*Task statement*
Below are some entries. Output each one exactly as it appears.
****************
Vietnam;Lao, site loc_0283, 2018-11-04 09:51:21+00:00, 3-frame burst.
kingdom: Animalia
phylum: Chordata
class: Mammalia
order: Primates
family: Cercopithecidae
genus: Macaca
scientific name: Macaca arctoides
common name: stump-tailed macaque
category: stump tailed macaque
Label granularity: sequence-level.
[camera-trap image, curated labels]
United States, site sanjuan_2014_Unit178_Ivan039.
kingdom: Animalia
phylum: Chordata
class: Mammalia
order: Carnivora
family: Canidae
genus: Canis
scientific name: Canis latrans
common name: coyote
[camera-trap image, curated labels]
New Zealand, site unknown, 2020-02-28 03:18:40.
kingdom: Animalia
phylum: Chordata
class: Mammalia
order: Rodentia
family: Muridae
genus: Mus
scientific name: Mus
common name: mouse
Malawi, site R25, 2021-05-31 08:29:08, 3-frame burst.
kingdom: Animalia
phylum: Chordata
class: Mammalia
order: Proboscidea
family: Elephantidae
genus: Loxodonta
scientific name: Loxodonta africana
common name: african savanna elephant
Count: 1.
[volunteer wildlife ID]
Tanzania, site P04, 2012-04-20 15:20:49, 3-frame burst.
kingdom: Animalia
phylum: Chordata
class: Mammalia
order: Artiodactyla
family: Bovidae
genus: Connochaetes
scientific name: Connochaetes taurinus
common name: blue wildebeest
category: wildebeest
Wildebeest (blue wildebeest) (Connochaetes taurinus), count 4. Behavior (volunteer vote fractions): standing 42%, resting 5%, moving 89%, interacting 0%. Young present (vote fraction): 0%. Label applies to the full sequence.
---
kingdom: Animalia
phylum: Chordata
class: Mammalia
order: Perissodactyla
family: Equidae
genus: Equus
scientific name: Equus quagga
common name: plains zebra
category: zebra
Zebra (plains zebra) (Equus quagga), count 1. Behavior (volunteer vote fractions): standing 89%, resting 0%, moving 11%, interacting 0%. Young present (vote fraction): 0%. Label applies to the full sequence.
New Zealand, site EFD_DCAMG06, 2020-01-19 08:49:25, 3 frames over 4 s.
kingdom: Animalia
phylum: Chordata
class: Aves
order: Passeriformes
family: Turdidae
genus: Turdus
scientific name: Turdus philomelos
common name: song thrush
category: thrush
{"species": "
****************
*Response below*
Vietnam;Lao, site loc_0283, 2018-11-04 09:51:21+00:00, 3-frame burst.
kingdom: Animalia
phylum: Chordata
class: Mammalia
order: Primates
family: Cercopithecidae
genus: Macaca
scientific name: Macaca arctoides
common name: stump-tailed macaque
category: stump tailed macaque
Label granularity: sequence-level.
[camera-trap image, curated labels]
United States, site sanjuan_2014_Unit178_Ivan039.
kingdom: Animalia
phylum: Chordata
class: Mammalia
order: Carnivora
family: Canidae
genus: Canis
scientific name: Canis latrans
common name: coyote
[camera-trap image, curated labels]
New Zealand, site unknown, 2020-02-28 03:18:40.
kingdom: Animalia
phylum: Chordata
class: Mammalia
order: Rodentia
family: Muridae
genus: Mus
scientific name: Mus
common name: mouse
Malawi, site R25, 2021-05-31 08:29:08, 3-frame burst.
kingdom: Animalia
phylum: Chordata
class: Mammalia
order: Proboscidea
family: Elephantidae
genus: Loxodonta
scientific name: Loxodonta africana
common name: african savanna elephant
Count: 1.
[volunteer wildlife ID]
Tanzania, site P04, 2012-04-20 15:20:49, 3-frame burst.
kingdom: Animalia
phylum: Chordata
class: Mammalia
order: Artiodactyla
family: Bovidae
genus: Connochaetes
scientific name: Connochaetes taurinus
common name: blue wildebeest
category: wildebeest
Wildebeest (blue wildebeest) (Connochaetes taurinus), count 4. Behavior (volunteer vote fractions): standing 42%, resting 5%, moving 89%, interacting 0%. Young present (vote fraction): 0%. Label applies to the full sequence.
---
kingdom: Animalia
phylum: Chordata
class: Mammalia
order: Perissodactyla
family: Equidae
genus: Equus
scientific name: Equus quagga
common name: plains zebra
category: zebra
Zebra (plains zebra) (Equus quagga), count 1. Behavior (volunteer vote fractions): standing 89%, resting 0%, moving 11%, interacting 0%. Young present (vote fraction): 0%. Label applies to the full sequence.
New Zealand, site EFD_DCAMG06, 2020-01-19 08:49:25, 3 frames over 4 s.
kingdom: Animalia
phylum: Chordata
class: Aves
order: Passeriformes
family: Turdidae
genus: Turdus
scientific name: Turdus philomelos
common name: song thrush
category: thrush
{"species": "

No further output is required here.